==== Records shown ====

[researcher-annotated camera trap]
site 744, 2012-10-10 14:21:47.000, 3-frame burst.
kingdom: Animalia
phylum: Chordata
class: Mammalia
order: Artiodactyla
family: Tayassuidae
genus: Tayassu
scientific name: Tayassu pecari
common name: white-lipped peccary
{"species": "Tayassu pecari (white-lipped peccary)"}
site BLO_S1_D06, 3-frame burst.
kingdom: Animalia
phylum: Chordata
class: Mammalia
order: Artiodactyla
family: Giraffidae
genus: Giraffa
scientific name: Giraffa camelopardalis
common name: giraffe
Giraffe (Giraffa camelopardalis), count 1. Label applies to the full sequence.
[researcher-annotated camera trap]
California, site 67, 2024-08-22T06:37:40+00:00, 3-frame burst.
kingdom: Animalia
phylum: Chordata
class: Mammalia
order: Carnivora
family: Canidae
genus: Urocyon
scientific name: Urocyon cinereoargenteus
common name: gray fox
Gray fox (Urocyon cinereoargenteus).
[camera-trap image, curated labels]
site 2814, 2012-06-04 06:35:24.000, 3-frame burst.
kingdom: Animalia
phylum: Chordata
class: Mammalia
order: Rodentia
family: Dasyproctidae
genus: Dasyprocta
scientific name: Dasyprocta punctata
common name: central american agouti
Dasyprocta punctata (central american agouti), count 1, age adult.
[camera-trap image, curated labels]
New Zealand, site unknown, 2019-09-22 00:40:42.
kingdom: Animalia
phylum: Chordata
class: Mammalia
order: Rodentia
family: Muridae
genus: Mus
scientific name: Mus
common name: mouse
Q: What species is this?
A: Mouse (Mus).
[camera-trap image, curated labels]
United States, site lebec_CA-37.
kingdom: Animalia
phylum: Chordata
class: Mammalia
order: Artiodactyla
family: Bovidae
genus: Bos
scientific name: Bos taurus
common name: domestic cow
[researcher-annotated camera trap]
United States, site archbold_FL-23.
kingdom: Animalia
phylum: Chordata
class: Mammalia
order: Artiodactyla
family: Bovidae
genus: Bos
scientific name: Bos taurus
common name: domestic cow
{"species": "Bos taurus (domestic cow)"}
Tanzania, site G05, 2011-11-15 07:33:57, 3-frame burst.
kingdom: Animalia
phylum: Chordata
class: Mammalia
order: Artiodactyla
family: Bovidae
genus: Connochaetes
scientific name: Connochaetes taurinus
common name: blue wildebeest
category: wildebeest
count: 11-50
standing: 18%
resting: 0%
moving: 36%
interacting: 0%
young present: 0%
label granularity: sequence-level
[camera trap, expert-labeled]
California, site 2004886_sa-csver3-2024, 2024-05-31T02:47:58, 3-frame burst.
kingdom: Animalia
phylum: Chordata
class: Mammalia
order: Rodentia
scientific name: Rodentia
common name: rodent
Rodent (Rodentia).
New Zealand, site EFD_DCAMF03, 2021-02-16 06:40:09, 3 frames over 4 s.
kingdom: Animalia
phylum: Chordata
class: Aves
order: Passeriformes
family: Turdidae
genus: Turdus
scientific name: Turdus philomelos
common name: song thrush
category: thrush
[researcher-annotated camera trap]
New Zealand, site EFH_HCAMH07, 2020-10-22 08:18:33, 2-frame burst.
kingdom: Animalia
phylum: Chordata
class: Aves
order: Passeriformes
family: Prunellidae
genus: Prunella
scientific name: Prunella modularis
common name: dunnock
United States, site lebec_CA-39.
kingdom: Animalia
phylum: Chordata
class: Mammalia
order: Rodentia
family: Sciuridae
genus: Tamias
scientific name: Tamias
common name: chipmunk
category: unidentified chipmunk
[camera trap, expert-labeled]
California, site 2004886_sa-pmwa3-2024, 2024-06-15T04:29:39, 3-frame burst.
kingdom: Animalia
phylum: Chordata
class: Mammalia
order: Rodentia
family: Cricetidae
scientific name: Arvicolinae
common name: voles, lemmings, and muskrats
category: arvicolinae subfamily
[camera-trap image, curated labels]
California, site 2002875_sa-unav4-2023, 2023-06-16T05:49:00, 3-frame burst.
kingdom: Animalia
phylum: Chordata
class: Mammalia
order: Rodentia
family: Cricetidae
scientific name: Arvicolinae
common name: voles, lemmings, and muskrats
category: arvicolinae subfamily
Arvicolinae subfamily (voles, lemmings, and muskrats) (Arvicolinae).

====

The required answer is the exact run of lines above starting at the line with "genus: Connochaetes" and ending at the line with "2024-06-15T04:29:39, 3-frame burst.", with both ends present.

*Finished exercise*:
genus: Connochaetes
scientific name: Connochaetes taurinus
common name: blue wildebeest
category: wildebeest
count: 11-50
standing: 18%
resting: 0%
moving: 36%
interacting: 0%
young present: 0%
label granularity: sequence-level
[camera trap, expert-labeled]
California, site 2004886_sa-csver3-2024, 2024-05-31T02:47:58, 3-frame burst.
kingdom: Animalia
phylum: Chordata
class: Mammalia
order: Rodentia
scientific name: Rodentia
common name: rodent
Rodent (Rodentia).
New Zealand, site EFD_DCAMF03, 2021-02-16 06:40:09, 3 frames over 4 s.
kingdom: Animalia
phylum: Chordata
class: Aves
order: Passeriformes
family: Turdidae
genus: Turdus
scientific name: Turdus philomelos
common name: song thrush
category: thrush
[researcher-annotated camera trap]
New Zealand, site EFH_HCAMH07, 2020-10-22 08:18:33, 2-frame burst.
kingdom: Animalia
phylum: Chordata
class: Aves
order: Passeriformes
family: Prunellidae
genus: Prunella
scientific name: Prunella modularis
common name: dunnock
United States, site lebec_CA-39.
kingdom: Animalia
phylum: Chordata
class: Mammalia
order: Rodentia
family: Sciuridae
genus: Tamias
scientific name: Tamias
common name: chipmunk
category: unidentified chipmunk
[camera trap, expert-labeled]
California, site 2004886_sa-pmwa3-2024, 2024-06-15T04:29:39, 3-frame burst.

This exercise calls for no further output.